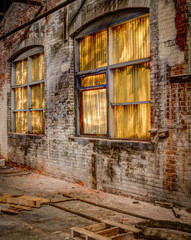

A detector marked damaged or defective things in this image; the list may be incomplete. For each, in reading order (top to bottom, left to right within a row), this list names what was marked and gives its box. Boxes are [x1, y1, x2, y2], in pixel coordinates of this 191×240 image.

broken window pane [78, 29, 106, 71]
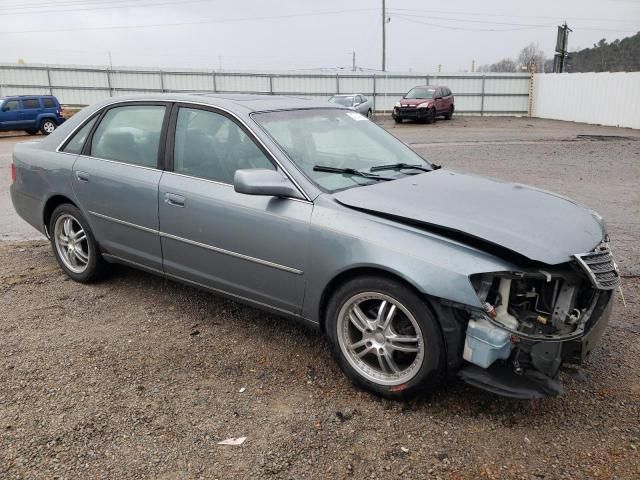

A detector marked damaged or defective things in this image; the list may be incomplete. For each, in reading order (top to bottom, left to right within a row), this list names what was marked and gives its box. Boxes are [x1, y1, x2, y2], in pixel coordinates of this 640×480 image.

damaged gray sedan [11, 93, 620, 398]
bent hood [336, 170, 604, 266]
crushed front end [458, 239, 616, 398]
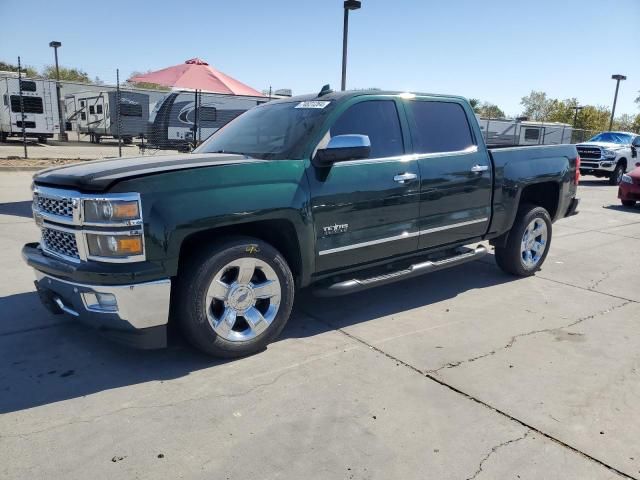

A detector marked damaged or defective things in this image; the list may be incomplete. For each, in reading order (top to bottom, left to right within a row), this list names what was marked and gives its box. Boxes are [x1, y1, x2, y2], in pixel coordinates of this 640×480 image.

crack in pavement [424, 300, 632, 376]
crack in pavement [302, 310, 640, 478]
crack in pavement [462, 430, 532, 478]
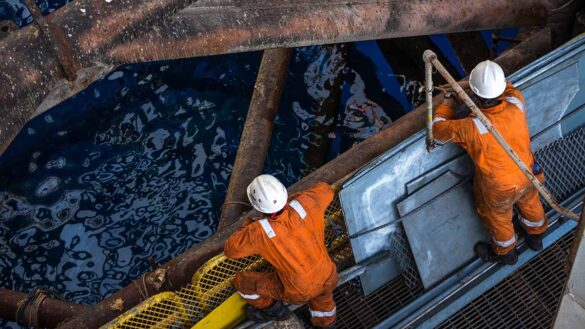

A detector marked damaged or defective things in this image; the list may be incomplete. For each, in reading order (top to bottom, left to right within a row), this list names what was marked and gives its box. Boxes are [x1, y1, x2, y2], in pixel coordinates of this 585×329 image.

rusty metal pipe [219, 48, 292, 228]
rusty metal pipe [54, 26, 552, 328]
rusty metal pipe [0, 288, 86, 326]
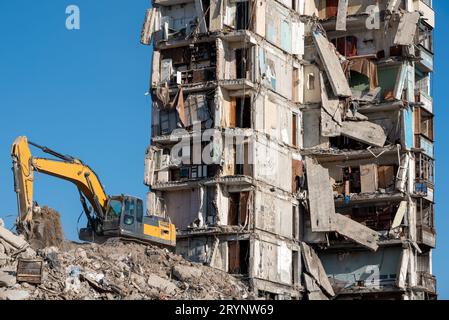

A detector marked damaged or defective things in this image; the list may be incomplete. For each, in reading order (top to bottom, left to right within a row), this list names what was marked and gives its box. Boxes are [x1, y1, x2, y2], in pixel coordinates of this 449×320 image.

broken window [228, 241, 248, 274]
damaged apartment building [139, 0, 434, 300]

* * * * * * * * *

→ Your instructions: Would you please repeat the entries above verbatim, excluding each picture?

→ Answer box:
A detector marked damaged or defective things in this image; the list may be incomplete. For each, in reading order (top to bottom, left to right within a row), this list names what was marked and gives its box. Boxes are [x1, y1, x2, y2], in pixel coordinates of this 191×240 image.

broken window pane [78, 29, 106, 71]

A detector marked damaged or defective things in this image; the list may be incomplete. For each, in reading order (top to bottom, left to right within a row), this list names what was marked and gives its box. Boxes are [x1, y1, x2, y2], in pixel coordinates of this 640×480 image.

damaged gray sedan [11, 93, 620, 398]
bent hood [336, 170, 604, 266]
crushed front end [458, 239, 616, 398]

A detector marked damaged or defective things in this image; the list may be incomplete. For each, in reading order (top to bottom, left to right within a row), this list names what was marked and gives its box. Boxes are [x1, y1, x2, y2], in pixel coordinates of this 640×480 image.

crack in pavement [424, 300, 632, 376]
crack in pavement [302, 310, 640, 478]
crack in pavement [462, 430, 532, 478]

A detector marked damaged or defective things in this image; the list may be incomplete. For each, in reading order (top to bottom, left to right within a row), this list names what was marked and gives its box. Boxes are [x1, y1, x2, y2], in pixel coordinates of this 585×329 image.

rusty metal pipe [219, 48, 292, 228]
rusty metal pipe [54, 26, 552, 328]
rusty metal pipe [0, 288, 86, 326]

A detector marked damaged or defective things in this image; the list may be incomplete. For each, in reading order (top to bottom, left to right within a row), this list names what was marked and gives its box. Boxes are [x1, y1, x2, y2], in pixel coordinates of this 449×320 image.

broken window [228, 241, 248, 274]
damaged apartment building [139, 0, 434, 300]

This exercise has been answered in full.